First Interactive Prototype

Our users liked the look of the tabs, and that the controls were on the column and row headers, close to the chart grid, but there were some design issues:

  • The main problem was that data was lost, or appeared to be lost, when using the tabs to navigate down the hierarchy.
  • The tab component really belongs in a dialog (e.g., for selecting preferences), and it was problematic that in our interface the act of switching tabs affected the display.
  • Some testers did not understand the symmetrical relationship between the columns and the rows, and the hierarchical relationship between the tabs. We realized that the hierarchy might not have been apparent because the tabs were all at the same level.
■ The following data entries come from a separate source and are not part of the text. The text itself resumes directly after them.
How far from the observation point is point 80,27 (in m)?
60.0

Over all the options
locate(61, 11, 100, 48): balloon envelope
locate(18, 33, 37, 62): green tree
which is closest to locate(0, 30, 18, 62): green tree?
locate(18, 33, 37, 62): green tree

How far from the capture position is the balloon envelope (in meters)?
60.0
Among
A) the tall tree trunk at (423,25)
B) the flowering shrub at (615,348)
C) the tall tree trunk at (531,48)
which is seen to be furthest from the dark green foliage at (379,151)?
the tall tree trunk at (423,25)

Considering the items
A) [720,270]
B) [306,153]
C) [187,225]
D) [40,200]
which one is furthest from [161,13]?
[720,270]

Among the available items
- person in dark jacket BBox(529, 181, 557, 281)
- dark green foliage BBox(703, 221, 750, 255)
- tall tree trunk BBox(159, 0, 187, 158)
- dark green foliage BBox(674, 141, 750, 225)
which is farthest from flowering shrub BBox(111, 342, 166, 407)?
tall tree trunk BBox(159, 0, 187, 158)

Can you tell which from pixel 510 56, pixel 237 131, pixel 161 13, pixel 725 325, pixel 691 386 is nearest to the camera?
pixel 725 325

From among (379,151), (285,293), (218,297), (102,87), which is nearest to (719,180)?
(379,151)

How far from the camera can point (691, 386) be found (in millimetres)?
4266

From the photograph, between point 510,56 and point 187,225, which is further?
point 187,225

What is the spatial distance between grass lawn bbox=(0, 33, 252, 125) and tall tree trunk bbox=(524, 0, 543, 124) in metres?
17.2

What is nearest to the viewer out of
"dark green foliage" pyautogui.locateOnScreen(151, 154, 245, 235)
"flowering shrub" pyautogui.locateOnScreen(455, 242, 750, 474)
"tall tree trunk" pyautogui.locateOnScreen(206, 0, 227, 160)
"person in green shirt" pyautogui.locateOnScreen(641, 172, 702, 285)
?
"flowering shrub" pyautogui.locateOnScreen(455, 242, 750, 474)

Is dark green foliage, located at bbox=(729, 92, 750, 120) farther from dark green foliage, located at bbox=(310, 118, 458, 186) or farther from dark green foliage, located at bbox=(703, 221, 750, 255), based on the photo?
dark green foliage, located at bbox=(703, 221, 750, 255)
So we changed the row and column headers to have levels denoting Survey, Question and Response levels. The legal hierarchy comparisons still held, and since one of the illegal comparisons was survey vs. survey, this did not need to be in both headers, so now it is only in the column header. We also moved the controls back into a control panel, with buttons determining whether the current selection would be applied to the column or row. There was too much duplication having the controls on both the column and the row headers. Instead of using controls as labels, static text labels are now used. In addition to the category, question and response selection, the control panel contained an Export List panel, containing the charts that had been marked for later export or display in the chart grid.

We determined how the reporting and data mining tools would work together, removing features that duplicated reporting tool functionality, such as the display of all charts in a particular category at once, and the display of respondent comments. Also, a good deal of shared functionality (dataset management, filter/query creation) would need to be accessed by reporting tool users as well as datamining users. Because the reporting tool is an HTML interface, it makes sense to have that work done in the reporting tool (but have the results available to both tools), so that the datamining tool users would not have the jarring experience of two different types of dialogs. For example, datasets (named sets of one or more surveys), will still be available for comparison, but will now be created in the existing reporting tool. We changed our terminology from "Dataset" to "Surveys" and from "Answer" to "Response" based on user feedback.

We also designed (but did not have time to implement) a "Group" dialog that would be used to combine desired responses together, or break combined responses apart.